__Task details__:
In the listing, some lines may hold the string "potential"; report how many do, as a bare number.
---
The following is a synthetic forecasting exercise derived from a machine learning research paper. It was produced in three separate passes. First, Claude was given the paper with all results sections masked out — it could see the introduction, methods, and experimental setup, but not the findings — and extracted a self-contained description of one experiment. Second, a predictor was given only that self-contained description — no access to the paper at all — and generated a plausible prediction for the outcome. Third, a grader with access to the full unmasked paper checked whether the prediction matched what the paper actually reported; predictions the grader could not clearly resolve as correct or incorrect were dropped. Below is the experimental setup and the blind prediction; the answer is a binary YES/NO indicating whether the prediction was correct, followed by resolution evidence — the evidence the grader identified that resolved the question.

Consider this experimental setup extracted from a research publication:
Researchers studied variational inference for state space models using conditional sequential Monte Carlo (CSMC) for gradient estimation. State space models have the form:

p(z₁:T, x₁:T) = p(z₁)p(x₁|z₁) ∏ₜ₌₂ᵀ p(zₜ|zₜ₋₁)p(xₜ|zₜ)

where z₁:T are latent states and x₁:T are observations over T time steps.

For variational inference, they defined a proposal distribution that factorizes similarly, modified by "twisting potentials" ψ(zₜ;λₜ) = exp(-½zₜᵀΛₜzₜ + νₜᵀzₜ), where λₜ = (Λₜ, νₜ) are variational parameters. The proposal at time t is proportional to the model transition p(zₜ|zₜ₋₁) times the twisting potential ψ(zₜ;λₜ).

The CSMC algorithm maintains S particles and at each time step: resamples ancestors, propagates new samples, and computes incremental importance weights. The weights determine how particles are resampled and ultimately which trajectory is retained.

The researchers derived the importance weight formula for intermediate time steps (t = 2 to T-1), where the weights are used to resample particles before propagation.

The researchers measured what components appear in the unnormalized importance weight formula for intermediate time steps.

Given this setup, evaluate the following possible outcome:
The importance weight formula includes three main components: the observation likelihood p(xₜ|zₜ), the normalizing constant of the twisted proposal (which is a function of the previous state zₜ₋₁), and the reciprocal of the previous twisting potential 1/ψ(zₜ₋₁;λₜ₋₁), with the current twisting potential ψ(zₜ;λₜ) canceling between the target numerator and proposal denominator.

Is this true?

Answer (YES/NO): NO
---
__Result of this exercise__:
2